This spring, University of North Carolina Wilmington’s Department of Creative Writing hosted visiting writer Nikky Finney, distinguished South Carolinian writer and teacher, whose fourth collection, Head Off & Split, was awarded the 2011 National Book Award for poetry. Before coming to UNCW I didn’t seek out poetry, but since beginning my MFA here last fall, and working as a TA for the Pub Lab, I’ve been inundated with poems. As a fiction writer, one prone to writing concise vignettes and flash fiction, I’m fascinated by the distinction between poetry and prose. I attended Nikky Finney’s public reading on Thursday, April 21, eager to hear her experience with words and form. The Kenan Hall room was packed with faculty, students, and Wilmingtonians, and I found a seat on the floor in the back, where I could only see the poet when a sea of shoulders in front of me shifted just so. But I could hear her speak, and between poems Nikky Finney offered habits that improve her writing, told anecdotes about her family and how they’ve influenced her work, and shared her deep connection to the beach. She spoke with such authority, intimacy, and openness I couldn’t resist scrawling down quotes in my notebook. I left the reading, perhaps just as muddled about the distinction of prose and poems, but armed with two of her books, the desire to get home to my writing desk as quickly as possible, and the intention to connect more deeply with the quiet places Wilmington offers writers.

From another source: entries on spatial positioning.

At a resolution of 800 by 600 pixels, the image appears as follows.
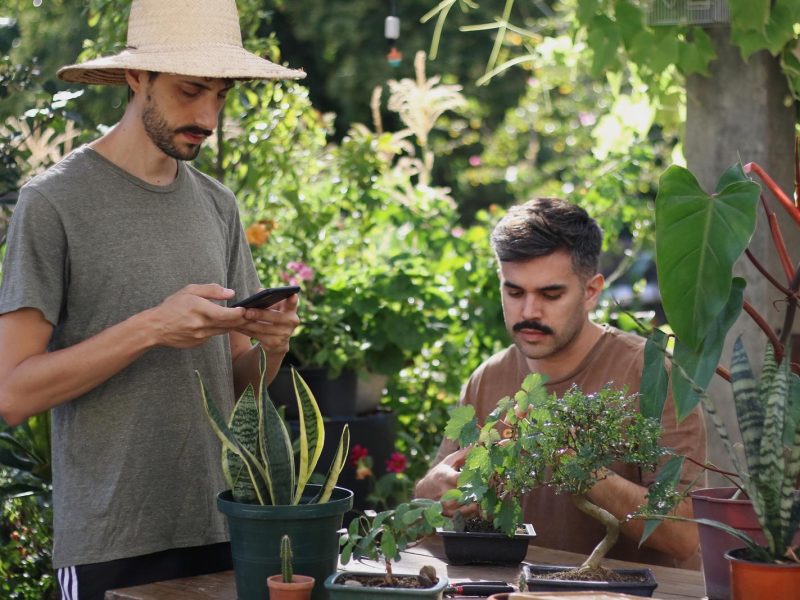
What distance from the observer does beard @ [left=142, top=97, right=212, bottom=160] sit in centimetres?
253

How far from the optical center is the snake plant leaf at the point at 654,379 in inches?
81.4

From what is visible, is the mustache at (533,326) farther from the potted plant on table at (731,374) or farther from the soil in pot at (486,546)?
the potted plant on table at (731,374)

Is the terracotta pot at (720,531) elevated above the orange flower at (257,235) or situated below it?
below

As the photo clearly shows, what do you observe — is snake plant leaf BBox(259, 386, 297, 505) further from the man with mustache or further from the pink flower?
the pink flower

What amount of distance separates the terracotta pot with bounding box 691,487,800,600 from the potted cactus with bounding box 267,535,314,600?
0.69 m

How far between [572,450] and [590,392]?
997 mm

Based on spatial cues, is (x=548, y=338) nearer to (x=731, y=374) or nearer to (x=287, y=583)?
(x=731, y=374)

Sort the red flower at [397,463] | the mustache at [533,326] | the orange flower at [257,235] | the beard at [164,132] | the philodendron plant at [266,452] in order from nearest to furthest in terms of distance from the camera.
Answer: the philodendron plant at [266,452], the beard at [164,132], the mustache at [533,326], the red flower at [397,463], the orange flower at [257,235]

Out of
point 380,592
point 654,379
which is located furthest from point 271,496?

I’m excited to share her words and ideas that have already begun to nourish me, with our readers.
1) “You have to go to the word, go to the root, go to the definition.”
2) “That’s your job: you have to pay attention. Poems are walking by every day. You gotta pay attention.”
3) “If you do what you’ve already done, you’re gonna get what you’ve already gotten.” (advice Nikky Finney shared from her grandmother)
4) Keep an epigraph journal.
5) Talk about hard things in a loving way.
6) “Take the opportunity, so you don’t live with the regret.”
7) “You know, we live in a really noisy world.” Do something for yourself that is aware of how noisy the world is. “You have to figure out the noise in your life and then shut it down, it’s not helpful to you.”
8) “I listen to what makes my heart flutter.”
9) Face the thing you really need to be looking at.
10) “Reporting is the reporter’s job, but my job, my student’s job, your job, is to make something of what you know about humanity. Because that is why we’ve had art for thousands of years. To make us better…to have the kind of conversations we are having.”